Work to be completed –
List each line of the data that holds the word "wildebeest".

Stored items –
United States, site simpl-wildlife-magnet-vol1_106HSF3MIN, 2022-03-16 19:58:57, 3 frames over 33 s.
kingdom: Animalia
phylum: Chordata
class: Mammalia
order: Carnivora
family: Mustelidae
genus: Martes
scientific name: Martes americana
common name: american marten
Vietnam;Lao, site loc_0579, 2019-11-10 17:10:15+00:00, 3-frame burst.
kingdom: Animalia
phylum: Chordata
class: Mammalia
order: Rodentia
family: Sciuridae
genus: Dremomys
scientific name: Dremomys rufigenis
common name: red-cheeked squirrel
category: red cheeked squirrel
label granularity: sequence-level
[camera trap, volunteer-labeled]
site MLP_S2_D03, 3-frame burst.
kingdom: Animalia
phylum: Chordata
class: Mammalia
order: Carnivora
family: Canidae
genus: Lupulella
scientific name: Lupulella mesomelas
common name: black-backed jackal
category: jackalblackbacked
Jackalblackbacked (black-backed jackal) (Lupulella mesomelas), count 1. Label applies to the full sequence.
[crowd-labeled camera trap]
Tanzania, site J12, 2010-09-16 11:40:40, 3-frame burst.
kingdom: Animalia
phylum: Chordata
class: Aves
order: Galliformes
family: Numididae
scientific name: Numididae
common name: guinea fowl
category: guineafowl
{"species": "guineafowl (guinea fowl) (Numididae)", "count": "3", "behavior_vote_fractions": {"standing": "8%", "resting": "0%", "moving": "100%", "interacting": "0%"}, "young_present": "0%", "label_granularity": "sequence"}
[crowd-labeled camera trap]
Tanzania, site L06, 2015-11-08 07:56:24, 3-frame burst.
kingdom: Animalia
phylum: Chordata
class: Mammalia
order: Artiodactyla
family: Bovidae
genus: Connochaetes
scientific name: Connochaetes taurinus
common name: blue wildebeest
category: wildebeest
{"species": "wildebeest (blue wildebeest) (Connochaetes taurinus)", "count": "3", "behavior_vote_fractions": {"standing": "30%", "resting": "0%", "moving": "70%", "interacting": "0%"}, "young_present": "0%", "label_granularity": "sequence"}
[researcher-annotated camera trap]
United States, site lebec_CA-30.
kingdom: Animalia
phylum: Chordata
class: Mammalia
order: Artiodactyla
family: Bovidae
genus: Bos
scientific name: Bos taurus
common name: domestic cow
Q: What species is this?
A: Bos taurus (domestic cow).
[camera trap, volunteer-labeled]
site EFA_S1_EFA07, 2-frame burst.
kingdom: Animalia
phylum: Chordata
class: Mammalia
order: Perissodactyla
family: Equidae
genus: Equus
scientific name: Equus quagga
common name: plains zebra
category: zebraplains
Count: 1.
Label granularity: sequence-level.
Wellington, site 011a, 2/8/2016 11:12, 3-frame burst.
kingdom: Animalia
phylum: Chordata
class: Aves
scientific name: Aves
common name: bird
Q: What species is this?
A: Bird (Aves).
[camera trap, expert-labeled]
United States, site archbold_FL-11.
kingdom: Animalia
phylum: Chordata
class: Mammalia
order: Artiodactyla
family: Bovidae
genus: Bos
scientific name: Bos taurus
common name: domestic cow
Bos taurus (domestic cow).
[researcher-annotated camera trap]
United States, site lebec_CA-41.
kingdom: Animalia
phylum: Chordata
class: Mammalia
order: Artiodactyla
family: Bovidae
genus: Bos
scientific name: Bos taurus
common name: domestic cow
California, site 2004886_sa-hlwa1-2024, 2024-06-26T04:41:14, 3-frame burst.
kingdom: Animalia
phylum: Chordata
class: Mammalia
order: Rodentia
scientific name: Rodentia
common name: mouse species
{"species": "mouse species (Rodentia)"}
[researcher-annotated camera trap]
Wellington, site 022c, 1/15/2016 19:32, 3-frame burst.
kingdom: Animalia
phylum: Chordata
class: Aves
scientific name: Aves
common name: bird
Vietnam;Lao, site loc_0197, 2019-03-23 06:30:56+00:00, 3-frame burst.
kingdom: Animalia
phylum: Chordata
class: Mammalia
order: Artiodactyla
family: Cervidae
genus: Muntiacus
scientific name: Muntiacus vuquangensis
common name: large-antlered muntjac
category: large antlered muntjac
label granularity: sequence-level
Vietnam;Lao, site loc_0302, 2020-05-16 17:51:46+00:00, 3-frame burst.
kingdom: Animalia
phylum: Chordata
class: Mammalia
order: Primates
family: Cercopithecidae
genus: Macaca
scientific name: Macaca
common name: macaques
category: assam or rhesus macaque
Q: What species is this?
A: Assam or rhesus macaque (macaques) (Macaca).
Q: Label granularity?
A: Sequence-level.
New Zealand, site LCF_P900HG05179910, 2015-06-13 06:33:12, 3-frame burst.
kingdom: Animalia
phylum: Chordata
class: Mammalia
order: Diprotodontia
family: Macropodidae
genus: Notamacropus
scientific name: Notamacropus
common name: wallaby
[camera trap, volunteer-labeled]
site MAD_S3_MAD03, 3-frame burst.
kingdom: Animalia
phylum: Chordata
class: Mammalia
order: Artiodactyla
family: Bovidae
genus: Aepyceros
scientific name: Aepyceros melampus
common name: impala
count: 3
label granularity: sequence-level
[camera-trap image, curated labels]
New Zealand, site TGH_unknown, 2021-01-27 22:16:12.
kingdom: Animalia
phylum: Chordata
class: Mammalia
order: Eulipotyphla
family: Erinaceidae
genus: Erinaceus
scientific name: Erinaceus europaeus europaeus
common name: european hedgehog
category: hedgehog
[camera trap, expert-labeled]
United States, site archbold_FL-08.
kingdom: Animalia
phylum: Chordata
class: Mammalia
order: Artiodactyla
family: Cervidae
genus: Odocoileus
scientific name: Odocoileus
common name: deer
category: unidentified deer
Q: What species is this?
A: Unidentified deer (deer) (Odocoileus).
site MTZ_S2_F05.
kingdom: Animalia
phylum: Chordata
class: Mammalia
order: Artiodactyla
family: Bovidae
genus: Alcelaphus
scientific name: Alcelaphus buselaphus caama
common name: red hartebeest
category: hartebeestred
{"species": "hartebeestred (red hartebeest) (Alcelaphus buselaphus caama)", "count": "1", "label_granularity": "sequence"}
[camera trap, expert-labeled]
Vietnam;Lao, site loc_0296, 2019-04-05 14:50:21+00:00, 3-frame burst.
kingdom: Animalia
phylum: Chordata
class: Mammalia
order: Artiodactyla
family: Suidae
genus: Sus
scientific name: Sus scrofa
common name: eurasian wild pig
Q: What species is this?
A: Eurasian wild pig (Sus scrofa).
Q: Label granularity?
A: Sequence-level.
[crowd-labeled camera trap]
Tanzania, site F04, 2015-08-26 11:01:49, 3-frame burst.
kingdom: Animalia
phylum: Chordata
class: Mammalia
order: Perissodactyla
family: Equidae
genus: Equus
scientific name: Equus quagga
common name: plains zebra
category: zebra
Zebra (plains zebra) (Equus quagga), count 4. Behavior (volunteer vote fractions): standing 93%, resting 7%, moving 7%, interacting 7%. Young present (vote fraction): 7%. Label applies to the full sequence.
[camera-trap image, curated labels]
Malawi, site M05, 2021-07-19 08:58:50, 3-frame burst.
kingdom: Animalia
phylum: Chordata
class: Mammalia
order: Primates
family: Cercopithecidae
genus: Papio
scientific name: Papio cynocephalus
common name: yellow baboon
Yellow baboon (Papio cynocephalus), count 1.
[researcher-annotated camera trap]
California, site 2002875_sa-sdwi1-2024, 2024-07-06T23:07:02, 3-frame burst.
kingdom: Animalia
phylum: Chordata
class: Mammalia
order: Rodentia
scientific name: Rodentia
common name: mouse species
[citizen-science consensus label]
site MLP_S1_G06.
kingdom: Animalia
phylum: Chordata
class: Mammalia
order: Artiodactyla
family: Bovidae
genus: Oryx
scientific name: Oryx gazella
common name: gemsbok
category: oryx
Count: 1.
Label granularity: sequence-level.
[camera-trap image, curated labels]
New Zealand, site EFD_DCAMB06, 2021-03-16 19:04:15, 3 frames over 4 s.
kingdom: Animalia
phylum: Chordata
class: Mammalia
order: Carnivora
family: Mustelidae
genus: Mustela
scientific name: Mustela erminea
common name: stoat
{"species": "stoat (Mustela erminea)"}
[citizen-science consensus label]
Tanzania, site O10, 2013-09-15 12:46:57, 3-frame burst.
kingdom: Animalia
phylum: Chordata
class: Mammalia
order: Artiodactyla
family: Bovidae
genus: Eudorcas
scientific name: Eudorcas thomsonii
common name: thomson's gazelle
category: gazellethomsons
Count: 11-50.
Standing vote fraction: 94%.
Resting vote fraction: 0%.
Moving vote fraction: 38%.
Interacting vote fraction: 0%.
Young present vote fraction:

Solution –
common name: blue wildebeest
category: wildebeest
{"species": "wildebeest (blue wildebeest) (Connochaetes taurinus)", "count": "3", "behavior_vote_fractions": {"standing": "30%", "resting": "0%", "moving": "70%", "interacting": "0%"}, "young_present": "0%", "label_granularity": "sequence"}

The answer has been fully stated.